Linux shell scripting: How can I remove initial numbers in a word list file?

Question

I have this example list text file ( one word per line ):

John
J0hn
45John
Smith
Sm1th
Jane
333Jane
555Doe
12345

And I want to obtain :

John
J0hn
Smith
Sm1th
Jane
Doe
12345

This is: I would like to remove numbers to the end of the words (note that numbers inside words are allowed) and then (as long as the line is the same) remove duplicates .
Note that only numbers before letters must be deleted, so 12345 will remain in the list. I have some experience in programming, so I could implement some loop/s to check for those numbers, and then another loop/s to remove duplicate words, but I think the Linux Shell must have some simple commands or parameter expansions that could solve this for me.

Removing original file sorting is a possibility, but it would be fine if some method does not require it.
Whitespaces are not expected in this kind of "dictionary" text files.

Ideas are welcome. Thanks you.

Intended use:

• Isolating words used in passwords databases (John, 45John, 12345John) to obtain statistics of diversity.

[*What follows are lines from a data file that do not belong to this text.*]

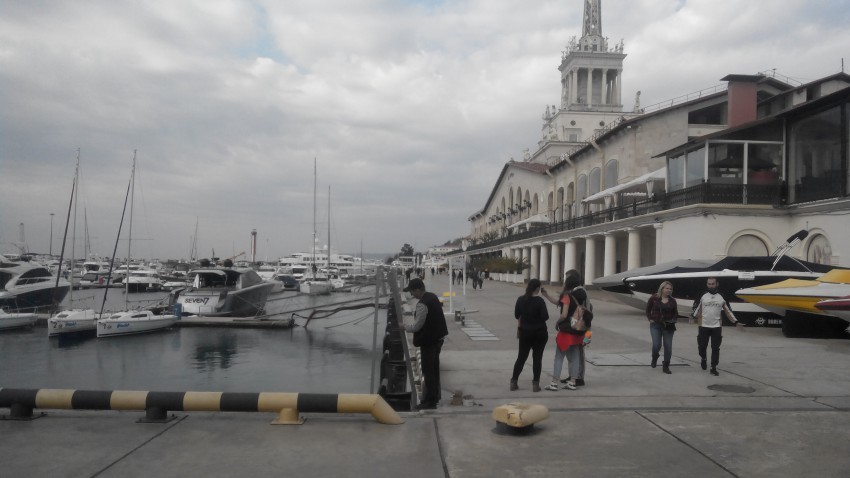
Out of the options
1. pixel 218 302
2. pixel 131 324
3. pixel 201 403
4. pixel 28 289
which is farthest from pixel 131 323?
pixel 201 403

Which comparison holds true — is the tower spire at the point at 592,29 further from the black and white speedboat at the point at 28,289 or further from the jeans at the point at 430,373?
the jeans at the point at 430,373

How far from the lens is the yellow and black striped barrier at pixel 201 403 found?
704cm

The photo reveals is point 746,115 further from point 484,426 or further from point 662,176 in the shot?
point 484,426

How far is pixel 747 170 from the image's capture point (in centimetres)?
2552

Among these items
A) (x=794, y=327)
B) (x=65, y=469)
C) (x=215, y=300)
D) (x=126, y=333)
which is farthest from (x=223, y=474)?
(x=215, y=300)

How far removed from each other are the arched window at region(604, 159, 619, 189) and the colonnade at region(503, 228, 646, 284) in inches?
161

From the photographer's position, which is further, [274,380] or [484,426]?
[274,380]

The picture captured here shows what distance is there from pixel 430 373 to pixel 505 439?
1678mm

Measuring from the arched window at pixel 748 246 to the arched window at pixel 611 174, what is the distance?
58.2 ft

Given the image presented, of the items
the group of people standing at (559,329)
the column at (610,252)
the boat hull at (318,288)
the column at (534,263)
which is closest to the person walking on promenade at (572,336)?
the group of people standing at (559,329)

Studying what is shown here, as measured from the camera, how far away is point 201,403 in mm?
7070

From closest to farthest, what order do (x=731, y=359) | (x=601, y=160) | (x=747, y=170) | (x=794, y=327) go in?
(x=731, y=359) < (x=794, y=327) < (x=747, y=170) < (x=601, y=160)

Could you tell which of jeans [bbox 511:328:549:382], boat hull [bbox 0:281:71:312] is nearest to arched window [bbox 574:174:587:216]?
boat hull [bbox 0:281:71:312]

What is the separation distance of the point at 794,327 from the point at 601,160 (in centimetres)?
3096
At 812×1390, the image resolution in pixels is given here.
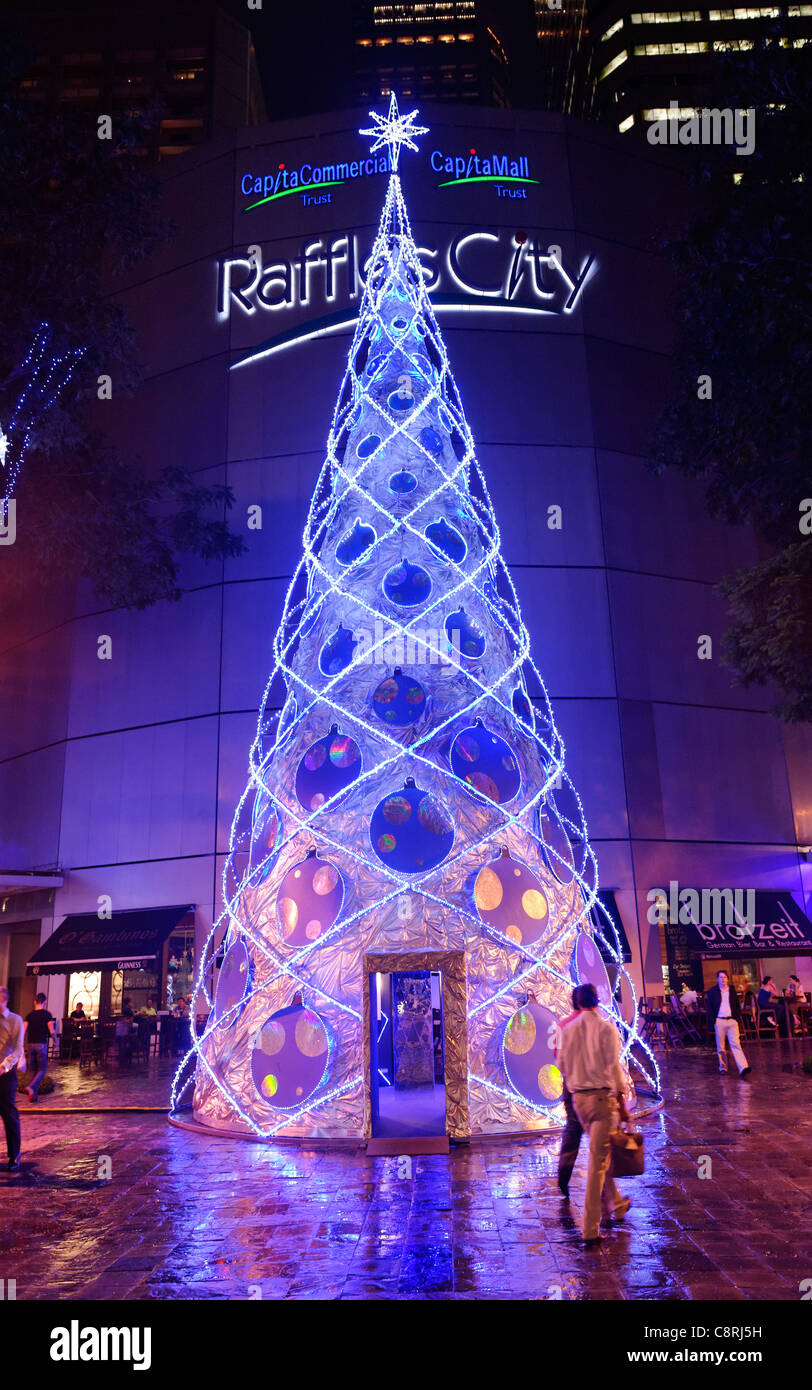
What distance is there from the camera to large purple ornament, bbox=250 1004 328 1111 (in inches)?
328

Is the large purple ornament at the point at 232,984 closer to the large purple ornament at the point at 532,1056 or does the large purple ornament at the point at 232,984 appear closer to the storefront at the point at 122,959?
the large purple ornament at the point at 532,1056

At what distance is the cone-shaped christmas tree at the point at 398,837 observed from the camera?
830 cm

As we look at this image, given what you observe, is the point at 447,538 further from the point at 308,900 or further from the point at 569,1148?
the point at 569,1148

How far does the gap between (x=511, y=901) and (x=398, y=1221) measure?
3542 millimetres

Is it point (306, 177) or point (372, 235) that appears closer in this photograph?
point (372, 235)

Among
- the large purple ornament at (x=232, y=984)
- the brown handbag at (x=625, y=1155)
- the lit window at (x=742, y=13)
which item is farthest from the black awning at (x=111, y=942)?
the lit window at (x=742, y=13)

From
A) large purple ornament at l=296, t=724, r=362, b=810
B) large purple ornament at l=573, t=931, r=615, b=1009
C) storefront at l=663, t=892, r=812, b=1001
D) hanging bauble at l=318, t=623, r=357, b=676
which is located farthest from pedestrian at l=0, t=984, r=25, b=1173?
storefront at l=663, t=892, r=812, b=1001

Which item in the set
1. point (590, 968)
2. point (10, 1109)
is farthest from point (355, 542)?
point (10, 1109)

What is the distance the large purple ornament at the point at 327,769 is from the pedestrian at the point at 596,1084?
4.06 meters

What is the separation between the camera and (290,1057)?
8.45 metres

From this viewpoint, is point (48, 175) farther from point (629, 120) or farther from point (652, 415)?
point (629, 120)

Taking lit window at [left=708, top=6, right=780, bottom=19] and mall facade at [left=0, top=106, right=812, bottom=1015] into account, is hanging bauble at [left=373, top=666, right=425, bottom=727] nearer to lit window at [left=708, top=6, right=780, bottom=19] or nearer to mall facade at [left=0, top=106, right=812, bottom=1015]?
mall facade at [left=0, top=106, right=812, bottom=1015]

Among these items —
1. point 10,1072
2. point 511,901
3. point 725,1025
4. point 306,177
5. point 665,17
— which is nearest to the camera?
point 10,1072
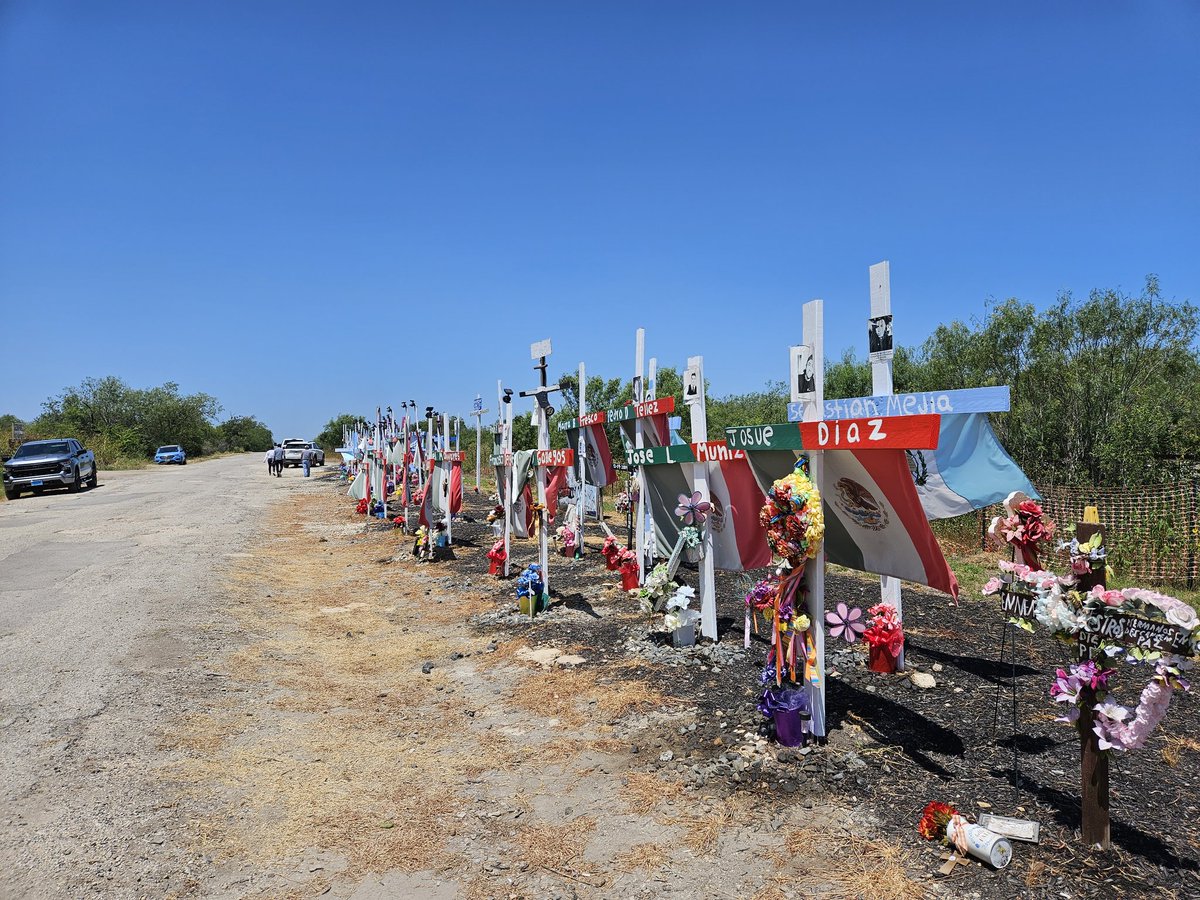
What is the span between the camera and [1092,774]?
11.4 ft

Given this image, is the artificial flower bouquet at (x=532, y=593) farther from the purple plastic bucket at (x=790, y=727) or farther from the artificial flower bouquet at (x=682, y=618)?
the purple plastic bucket at (x=790, y=727)

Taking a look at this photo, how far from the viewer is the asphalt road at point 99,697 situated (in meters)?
3.81

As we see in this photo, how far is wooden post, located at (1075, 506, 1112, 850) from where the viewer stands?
3457 mm

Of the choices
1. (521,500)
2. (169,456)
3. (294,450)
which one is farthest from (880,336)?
(169,456)

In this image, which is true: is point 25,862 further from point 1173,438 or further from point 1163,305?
point 1163,305

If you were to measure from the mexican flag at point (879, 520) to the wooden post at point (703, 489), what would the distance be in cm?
196

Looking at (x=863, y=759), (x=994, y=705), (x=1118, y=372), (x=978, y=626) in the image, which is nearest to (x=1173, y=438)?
(x=1118, y=372)

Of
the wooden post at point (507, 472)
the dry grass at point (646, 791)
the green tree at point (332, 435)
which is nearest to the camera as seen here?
the dry grass at point (646, 791)

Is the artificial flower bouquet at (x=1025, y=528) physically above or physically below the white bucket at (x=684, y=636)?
above

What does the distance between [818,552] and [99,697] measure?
5.77 meters

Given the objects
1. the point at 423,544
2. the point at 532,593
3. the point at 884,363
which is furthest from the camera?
the point at 423,544

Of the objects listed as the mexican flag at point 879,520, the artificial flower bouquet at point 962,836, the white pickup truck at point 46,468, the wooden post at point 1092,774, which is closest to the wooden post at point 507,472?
the mexican flag at point 879,520

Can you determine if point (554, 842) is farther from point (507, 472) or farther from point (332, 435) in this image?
point (332, 435)

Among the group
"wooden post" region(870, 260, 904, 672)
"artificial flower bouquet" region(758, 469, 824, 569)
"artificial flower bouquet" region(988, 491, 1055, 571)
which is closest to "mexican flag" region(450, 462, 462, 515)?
"wooden post" region(870, 260, 904, 672)
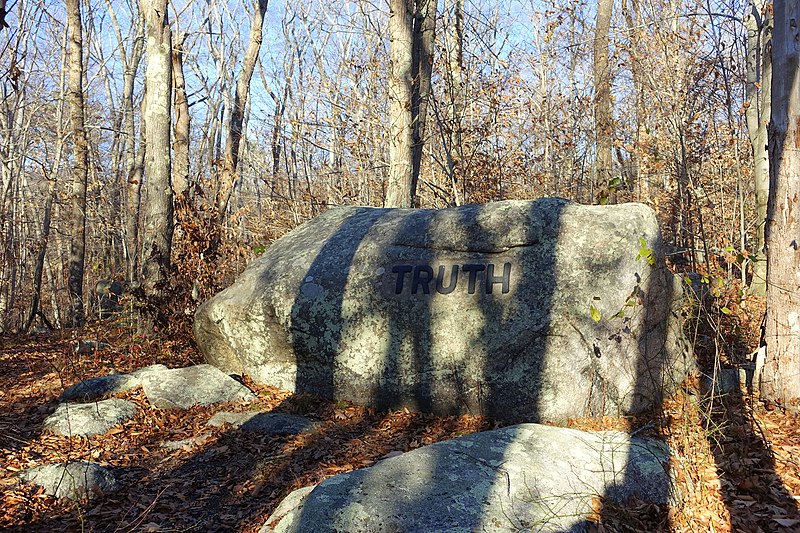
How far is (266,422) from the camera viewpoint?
580 cm

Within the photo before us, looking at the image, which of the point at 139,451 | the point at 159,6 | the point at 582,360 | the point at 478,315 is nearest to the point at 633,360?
the point at 582,360

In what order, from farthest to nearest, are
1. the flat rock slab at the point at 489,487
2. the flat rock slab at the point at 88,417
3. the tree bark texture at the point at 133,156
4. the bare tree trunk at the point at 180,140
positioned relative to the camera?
the tree bark texture at the point at 133,156 < the bare tree trunk at the point at 180,140 < the flat rock slab at the point at 88,417 < the flat rock slab at the point at 489,487

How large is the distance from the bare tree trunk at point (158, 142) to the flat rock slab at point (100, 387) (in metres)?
2.32

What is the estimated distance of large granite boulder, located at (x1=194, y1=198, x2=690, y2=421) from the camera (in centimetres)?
588

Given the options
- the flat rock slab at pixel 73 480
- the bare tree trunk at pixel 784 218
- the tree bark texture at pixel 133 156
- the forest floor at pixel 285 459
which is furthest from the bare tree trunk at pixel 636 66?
the tree bark texture at pixel 133 156

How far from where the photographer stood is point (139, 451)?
5.32 metres

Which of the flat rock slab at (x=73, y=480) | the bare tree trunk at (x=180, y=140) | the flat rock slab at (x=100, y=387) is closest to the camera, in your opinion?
the flat rock slab at (x=73, y=480)

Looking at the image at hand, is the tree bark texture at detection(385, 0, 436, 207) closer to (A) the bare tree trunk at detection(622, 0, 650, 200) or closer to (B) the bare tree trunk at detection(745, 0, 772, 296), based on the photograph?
(A) the bare tree trunk at detection(622, 0, 650, 200)

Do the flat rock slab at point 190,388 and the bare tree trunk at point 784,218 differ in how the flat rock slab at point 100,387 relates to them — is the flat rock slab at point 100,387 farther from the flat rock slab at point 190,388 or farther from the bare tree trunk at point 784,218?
the bare tree trunk at point 784,218

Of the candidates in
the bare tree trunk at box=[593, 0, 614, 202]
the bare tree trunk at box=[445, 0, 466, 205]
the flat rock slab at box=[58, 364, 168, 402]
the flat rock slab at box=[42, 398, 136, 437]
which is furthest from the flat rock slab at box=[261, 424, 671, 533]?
the bare tree trunk at box=[593, 0, 614, 202]

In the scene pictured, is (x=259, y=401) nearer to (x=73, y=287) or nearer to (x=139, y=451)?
(x=139, y=451)

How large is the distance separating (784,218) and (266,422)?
517 cm

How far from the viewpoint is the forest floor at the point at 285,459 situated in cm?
402

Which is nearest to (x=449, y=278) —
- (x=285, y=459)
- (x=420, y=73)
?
(x=285, y=459)
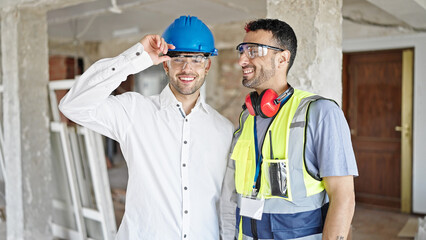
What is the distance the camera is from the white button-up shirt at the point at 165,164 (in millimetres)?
1936

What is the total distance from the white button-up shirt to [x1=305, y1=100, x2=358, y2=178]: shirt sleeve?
0.58 metres

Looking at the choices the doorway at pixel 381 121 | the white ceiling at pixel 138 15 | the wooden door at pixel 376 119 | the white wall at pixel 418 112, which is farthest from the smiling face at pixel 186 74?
→ the wooden door at pixel 376 119

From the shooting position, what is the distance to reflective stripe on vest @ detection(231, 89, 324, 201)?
5.35 ft

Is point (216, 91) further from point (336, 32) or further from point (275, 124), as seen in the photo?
point (275, 124)

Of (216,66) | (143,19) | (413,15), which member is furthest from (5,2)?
(413,15)

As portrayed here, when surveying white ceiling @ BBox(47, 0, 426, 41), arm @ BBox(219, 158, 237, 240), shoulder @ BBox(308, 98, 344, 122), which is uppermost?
white ceiling @ BBox(47, 0, 426, 41)

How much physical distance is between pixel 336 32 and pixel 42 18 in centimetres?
290

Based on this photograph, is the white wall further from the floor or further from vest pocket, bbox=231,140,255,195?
vest pocket, bbox=231,140,255,195

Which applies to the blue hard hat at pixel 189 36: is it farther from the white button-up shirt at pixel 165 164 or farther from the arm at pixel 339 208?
the arm at pixel 339 208

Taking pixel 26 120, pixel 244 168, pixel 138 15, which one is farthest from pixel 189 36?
pixel 138 15

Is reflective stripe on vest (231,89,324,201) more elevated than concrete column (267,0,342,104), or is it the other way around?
concrete column (267,0,342,104)

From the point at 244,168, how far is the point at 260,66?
0.47 m

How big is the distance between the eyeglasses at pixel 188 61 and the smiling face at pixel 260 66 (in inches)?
11.4

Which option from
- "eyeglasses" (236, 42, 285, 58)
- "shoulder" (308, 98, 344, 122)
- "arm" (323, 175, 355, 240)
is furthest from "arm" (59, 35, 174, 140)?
"arm" (323, 175, 355, 240)
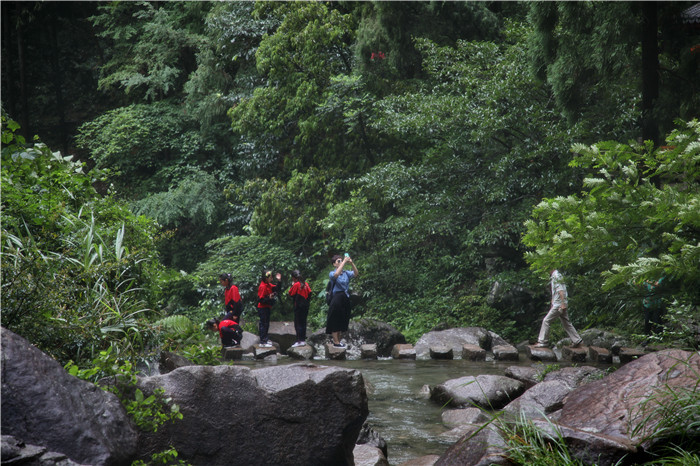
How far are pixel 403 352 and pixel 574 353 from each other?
10.9 feet

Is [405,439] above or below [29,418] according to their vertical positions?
below

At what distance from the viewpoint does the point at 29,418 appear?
3670 millimetres

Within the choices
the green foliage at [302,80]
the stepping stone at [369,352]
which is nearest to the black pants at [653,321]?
the stepping stone at [369,352]

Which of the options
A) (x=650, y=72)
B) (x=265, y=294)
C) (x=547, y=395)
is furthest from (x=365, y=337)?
(x=650, y=72)

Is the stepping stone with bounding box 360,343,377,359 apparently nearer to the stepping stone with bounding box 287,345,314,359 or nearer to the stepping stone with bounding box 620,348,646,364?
the stepping stone with bounding box 287,345,314,359

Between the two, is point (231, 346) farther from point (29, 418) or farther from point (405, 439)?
point (29, 418)

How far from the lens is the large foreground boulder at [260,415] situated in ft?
16.1

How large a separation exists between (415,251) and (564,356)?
6576 mm

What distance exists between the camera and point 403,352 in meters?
12.9

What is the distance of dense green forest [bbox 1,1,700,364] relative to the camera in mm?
5852

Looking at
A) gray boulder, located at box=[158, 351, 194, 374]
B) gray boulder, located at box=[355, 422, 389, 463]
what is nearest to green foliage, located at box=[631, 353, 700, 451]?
gray boulder, located at box=[355, 422, 389, 463]

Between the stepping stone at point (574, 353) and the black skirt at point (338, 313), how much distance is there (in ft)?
14.5

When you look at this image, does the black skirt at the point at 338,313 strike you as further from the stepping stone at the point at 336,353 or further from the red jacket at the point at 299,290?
the red jacket at the point at 299,290

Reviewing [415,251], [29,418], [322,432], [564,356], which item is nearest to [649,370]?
[322,432]
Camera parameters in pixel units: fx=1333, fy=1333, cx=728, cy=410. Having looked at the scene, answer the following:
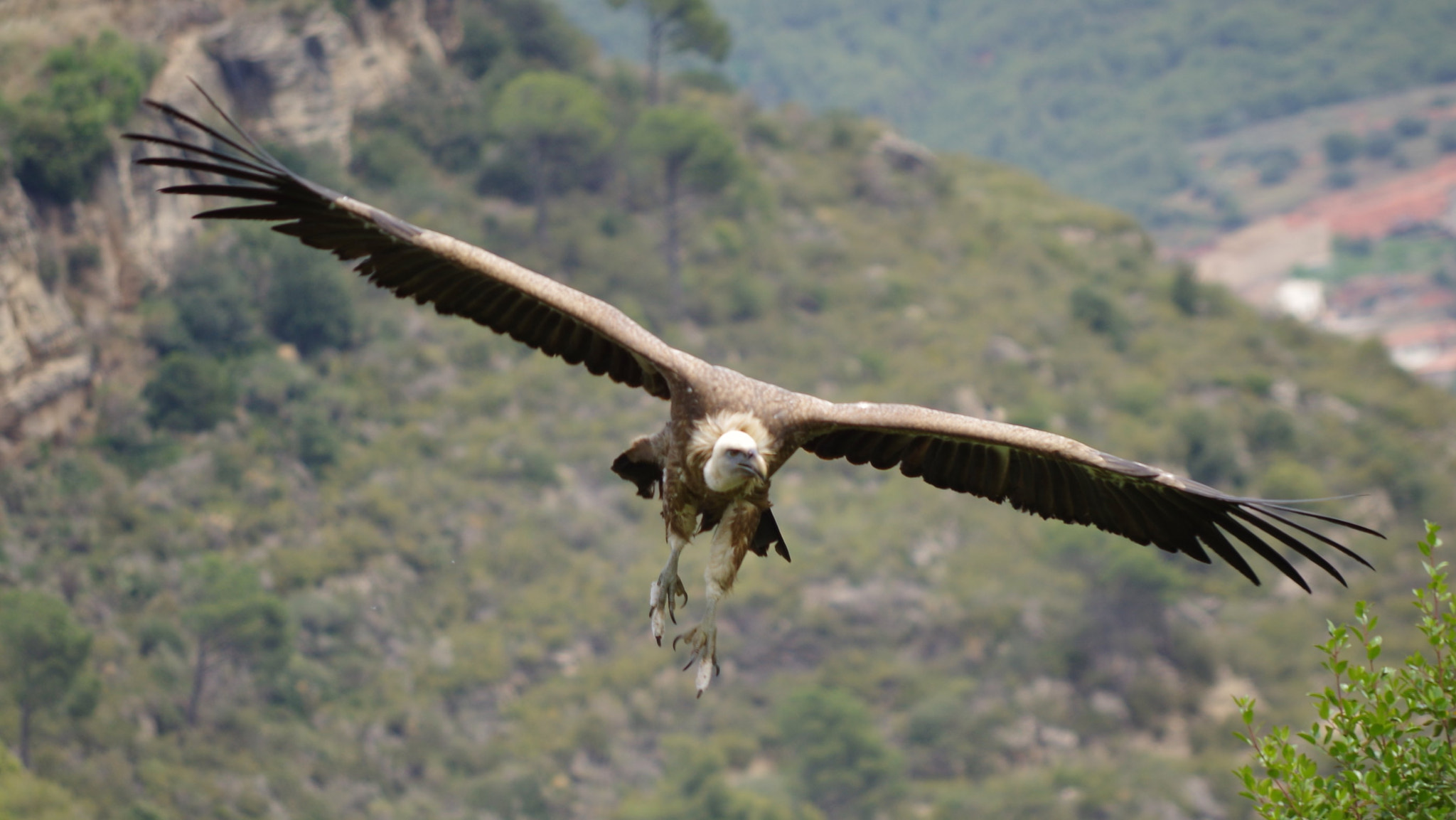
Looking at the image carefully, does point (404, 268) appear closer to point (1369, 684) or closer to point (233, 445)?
point (1369, 684)

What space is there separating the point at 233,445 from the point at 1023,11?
5492 inches

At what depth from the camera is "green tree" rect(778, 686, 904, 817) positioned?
123 feet

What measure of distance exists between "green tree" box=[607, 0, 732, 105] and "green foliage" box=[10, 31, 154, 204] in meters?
24.3

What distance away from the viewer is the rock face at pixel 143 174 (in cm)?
2900

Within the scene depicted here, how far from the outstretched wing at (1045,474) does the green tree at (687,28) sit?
47997 mm

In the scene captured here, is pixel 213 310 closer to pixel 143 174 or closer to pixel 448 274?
pixel 143 174

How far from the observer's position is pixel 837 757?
37.6 metres

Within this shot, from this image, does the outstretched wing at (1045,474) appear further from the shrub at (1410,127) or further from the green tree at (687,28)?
the shrub at (1410,127)

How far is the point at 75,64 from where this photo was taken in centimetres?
3225

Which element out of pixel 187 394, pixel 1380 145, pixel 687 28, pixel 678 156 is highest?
pixel 1380 145

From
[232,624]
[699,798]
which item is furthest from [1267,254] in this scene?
[232,624]

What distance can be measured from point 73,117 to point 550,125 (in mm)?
19775

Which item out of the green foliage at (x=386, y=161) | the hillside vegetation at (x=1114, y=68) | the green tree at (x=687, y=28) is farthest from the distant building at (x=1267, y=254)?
the green foliage at (x=386, y=161)

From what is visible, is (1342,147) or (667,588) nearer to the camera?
(667,588)
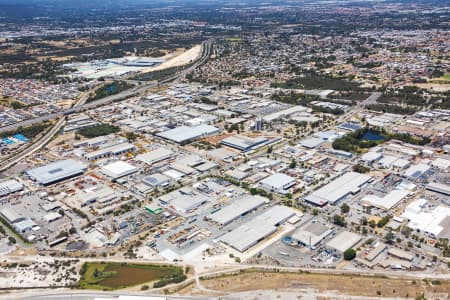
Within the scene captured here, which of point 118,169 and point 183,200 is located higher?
point 118,169

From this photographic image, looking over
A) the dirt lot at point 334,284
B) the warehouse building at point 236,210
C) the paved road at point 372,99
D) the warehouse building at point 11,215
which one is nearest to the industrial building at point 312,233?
the dirt lot at point 334,284

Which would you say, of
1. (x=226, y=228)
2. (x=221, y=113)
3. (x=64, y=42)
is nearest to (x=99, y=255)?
(x=226, y=228)

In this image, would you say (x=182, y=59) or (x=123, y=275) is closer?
(x=123, y=275)

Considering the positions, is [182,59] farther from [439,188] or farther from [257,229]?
[257,229]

Note: this very similar question could help anyone trying to answer. I am not sure about the syntax with perl , awk and sed , so I prefer to ask instead of doing myself some strange mod that could result in disaster.

Answer 1

You can use sed for this:

sed -r 's/^[0-9]+(.*[^0-9].*)$/\1/g'

If I run this on your file, I got:

John
J0hn
John
Smith
Sm1th
Jane
Jane
Doe
12345

You can then use perl to filter out duplicates :

sed -r 's/^[0-9]+(.*[^0-9].*)$/\1/g' | perl -ne 'print unless $seen{$_}++'

Which gives:

John
J0hn
Smith
Sm1th
Jane
Doe
12345

Answer 2

You should use the sed answer, which is going to be really fast, but just for fun here's an answer in pure posix shell, since your question was about shell scripting:

while read i; do
    o="$i"
    while 1; do
       l=${i#[0-9]}
       [ "$l" == "$i" -o -z "$l" ] && break
       i="$l"
   done
   [ -z "$i" ] && echo "$i" || echo $o
done < file.txt

(Okay, I cheated, [ (aka /bin/test) is not always a built-in command.)

Answer 3

This should do it:

sed -r 's/^[0-9]+([A-Za-z])/\1/g' | sort -u

The regexp matches a sequence of digits at the beginning of the line followed by a letter. The capture group gets the letter, and the whole match is replaced by the letter.

Piping to sort -u gets rid of the duplicates.